Miscellaneous
Tenable Vulnerability Management supports the additional authentication methods described below.
ADSI
ADSI requires the domain controller information, domain, and domain admin and password.
ADSI allows Tenable Vulnerability Management to query an ActiveSync server to determine if any Android or iOS-based devices are connected. Using the credentials and server information, Tenable Vulnerability Management authenticates to the domain controller (not the Exchange server) to directly query it for device information.

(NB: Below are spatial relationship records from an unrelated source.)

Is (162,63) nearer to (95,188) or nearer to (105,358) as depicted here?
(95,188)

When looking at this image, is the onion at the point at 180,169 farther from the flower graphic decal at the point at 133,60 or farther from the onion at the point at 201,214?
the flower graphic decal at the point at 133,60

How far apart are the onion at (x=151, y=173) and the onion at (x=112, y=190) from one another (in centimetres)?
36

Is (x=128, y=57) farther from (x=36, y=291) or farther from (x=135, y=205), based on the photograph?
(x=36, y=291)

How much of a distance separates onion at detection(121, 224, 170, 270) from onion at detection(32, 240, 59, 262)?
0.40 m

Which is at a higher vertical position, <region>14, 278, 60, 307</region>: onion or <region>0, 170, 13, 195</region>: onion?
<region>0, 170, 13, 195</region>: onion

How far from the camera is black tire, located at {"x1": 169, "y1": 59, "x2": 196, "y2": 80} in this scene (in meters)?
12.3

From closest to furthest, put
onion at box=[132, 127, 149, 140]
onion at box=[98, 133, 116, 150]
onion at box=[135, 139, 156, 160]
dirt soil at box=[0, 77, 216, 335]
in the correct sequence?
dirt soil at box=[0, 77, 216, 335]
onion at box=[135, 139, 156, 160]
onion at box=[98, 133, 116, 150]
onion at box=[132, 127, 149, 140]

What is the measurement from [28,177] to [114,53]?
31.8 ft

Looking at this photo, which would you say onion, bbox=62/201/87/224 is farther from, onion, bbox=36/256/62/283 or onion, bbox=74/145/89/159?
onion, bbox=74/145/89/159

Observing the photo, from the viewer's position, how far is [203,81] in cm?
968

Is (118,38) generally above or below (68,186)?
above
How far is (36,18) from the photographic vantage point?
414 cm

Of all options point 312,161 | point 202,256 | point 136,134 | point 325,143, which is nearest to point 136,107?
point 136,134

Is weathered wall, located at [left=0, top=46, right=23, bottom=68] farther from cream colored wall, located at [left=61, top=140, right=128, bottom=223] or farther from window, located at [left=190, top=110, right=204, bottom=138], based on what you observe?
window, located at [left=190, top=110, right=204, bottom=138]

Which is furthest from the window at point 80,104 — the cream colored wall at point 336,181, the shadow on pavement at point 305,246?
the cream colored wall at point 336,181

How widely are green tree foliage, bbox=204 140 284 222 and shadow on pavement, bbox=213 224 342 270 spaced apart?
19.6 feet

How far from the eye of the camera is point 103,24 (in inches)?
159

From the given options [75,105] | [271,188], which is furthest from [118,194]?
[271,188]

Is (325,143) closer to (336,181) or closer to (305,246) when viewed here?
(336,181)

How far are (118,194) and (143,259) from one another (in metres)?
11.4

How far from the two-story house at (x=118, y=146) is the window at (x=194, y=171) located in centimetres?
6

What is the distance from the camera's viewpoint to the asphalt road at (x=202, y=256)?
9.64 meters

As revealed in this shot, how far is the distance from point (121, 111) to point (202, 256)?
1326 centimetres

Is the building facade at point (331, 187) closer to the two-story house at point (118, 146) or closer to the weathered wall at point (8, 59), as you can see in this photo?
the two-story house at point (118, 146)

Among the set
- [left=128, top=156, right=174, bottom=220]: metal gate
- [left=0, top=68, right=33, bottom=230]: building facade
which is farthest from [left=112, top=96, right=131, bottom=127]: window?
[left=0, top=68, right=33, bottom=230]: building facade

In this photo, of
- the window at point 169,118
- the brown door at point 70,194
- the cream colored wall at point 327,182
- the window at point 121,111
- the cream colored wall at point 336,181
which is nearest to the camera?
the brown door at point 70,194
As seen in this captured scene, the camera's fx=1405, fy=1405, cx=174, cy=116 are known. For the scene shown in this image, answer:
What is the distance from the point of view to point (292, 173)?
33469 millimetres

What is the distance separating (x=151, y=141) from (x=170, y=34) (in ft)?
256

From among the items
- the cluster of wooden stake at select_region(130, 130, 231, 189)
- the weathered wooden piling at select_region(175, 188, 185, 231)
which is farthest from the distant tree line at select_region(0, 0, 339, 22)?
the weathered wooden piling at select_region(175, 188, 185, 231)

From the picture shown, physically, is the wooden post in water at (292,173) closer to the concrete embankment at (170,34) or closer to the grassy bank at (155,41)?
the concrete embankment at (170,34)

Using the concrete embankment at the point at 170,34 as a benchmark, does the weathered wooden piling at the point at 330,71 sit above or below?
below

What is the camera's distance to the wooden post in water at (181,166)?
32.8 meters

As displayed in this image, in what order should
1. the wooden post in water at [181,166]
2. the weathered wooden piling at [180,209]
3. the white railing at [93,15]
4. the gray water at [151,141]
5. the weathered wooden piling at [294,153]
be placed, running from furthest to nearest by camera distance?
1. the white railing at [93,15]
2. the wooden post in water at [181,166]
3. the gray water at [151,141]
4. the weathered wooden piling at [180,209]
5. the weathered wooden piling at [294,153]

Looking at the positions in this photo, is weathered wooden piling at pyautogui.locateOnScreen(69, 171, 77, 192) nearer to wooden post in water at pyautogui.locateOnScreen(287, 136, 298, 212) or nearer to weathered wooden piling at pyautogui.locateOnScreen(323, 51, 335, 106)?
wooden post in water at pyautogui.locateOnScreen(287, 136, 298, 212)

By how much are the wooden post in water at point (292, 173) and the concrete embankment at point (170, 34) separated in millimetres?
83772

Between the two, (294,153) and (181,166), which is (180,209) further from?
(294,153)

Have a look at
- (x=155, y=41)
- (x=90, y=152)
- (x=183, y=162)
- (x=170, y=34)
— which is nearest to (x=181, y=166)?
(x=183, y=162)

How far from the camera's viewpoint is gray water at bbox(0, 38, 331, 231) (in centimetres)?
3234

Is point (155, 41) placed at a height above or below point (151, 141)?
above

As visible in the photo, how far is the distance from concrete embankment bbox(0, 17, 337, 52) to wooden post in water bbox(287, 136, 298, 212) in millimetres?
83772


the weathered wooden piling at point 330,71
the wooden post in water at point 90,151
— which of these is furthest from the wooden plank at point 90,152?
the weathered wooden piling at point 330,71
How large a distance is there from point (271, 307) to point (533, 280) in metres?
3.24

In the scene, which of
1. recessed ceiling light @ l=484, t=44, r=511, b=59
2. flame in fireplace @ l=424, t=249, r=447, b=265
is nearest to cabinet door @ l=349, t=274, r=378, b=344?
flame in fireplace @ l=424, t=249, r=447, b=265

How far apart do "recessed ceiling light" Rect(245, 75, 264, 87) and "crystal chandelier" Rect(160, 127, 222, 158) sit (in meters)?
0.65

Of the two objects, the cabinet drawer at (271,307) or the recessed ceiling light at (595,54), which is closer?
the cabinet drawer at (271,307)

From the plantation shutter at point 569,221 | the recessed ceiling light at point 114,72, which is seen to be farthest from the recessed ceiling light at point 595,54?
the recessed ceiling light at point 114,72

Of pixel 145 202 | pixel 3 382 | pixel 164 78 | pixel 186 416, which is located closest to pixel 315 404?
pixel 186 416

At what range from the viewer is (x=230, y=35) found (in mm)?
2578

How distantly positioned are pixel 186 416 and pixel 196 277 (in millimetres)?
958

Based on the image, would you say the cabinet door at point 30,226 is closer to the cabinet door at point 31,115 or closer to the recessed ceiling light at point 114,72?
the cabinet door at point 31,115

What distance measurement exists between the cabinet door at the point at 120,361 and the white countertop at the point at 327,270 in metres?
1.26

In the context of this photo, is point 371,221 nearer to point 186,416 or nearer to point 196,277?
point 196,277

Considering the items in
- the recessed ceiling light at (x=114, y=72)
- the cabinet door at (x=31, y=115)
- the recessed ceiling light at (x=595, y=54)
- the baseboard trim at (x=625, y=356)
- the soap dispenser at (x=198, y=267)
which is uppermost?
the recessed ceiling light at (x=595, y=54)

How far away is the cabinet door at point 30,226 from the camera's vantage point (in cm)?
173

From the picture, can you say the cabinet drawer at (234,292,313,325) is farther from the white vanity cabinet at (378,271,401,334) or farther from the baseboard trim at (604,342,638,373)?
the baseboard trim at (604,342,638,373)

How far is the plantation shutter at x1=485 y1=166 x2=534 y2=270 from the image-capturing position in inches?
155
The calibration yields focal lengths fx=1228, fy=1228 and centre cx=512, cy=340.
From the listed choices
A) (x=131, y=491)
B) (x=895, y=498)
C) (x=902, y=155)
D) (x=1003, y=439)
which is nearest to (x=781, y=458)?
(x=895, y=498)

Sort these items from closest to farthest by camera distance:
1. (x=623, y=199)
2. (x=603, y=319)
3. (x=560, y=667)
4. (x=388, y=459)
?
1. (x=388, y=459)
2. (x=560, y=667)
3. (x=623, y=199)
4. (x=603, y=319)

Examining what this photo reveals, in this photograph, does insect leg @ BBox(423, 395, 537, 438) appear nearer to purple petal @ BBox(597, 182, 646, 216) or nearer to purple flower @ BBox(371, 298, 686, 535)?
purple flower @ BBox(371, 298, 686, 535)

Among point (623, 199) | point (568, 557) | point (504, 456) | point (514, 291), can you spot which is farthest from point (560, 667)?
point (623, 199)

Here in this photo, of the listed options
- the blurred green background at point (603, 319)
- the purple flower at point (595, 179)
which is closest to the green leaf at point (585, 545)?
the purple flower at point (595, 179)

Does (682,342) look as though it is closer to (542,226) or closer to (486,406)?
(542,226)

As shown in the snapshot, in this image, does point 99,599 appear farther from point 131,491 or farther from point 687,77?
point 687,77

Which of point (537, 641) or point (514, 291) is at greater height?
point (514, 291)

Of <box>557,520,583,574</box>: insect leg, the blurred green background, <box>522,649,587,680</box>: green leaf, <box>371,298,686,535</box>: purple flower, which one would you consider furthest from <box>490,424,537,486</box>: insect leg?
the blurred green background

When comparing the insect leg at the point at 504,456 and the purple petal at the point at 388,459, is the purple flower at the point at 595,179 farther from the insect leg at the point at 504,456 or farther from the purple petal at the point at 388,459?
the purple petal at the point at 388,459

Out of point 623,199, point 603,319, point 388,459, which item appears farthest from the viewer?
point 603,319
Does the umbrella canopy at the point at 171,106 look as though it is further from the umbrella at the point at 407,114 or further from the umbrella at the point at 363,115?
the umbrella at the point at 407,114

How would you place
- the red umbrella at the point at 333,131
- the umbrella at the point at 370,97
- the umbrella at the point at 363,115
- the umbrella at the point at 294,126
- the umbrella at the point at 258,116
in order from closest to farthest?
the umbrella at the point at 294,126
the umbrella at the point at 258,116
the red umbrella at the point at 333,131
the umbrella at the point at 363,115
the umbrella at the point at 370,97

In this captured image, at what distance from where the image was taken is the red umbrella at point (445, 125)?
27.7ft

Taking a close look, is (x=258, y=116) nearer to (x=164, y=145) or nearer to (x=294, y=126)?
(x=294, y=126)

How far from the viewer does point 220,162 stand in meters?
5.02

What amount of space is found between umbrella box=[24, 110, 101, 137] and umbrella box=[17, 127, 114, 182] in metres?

This feature does not require any ports be specified in the scan configuration. These settings are required for mobile device scanning.
| Option | Description |
|---|---|
|
Domain Controller |
(Required) Name of the domain controller for ActiveSync |
|
Domain |
(Required) Name of the Windows domain for ActiveSync |
|
Domain Admin |
(Required) Domain admin’s username |
|
Domain Password |
(Required) Domain admin’s password |
Tenable Vulnerability Management supports obtaining the mobile information from Exchange Server 2010 and 2013 only; Tenable Vulnerability Management cannot retrieve information from Exchange Server 2007.
F5
Note: This credential type is only available in the Advanced Network Scan template.
| Option | Description |
|---|---|
| Username | (Required) Username for a scanning account on the F5 target. |
| Password | (Required) Password associated with the scanning account. |
| Port |
Port to use when connecting to the F5 target. |
| HTTPS | When enabled, connect using secure communication (HTTPS). When disabled, connect using standard HTTP. |
| Verify SSL Certificate | Verify that the SSL certificate is valid. If you are using a self-signed certificate, disable this setting. |
IBM iSeries
Note: This credential type is only available in the Advanced Network Scan template.
| Option | Description |
|---|---|
| Username | (Required) An iSeries username. |
| Password | (Required) An iSeries password. |
Netapp API
Note: This credential type is only available in the Advanced Network Scan template.
| Option | Description |
|---|---|
| Username | (Required) Username for an account on the Netapp system that has HTTPS access. |
| Password | (Required) Password associated with the account. |
| vFiler | If this setting is blank, the scan audits for all discovered Netapp virtual filers (vFilers) on target systems. To limit the audit to a single vFiler, type the name of the vFiler. |
| Port | Ports to scan on target systems. Type a comma-separated list of port numbers. |
Nutanix Prism
Note: This credential type is only available in the Advanced Network Scan template.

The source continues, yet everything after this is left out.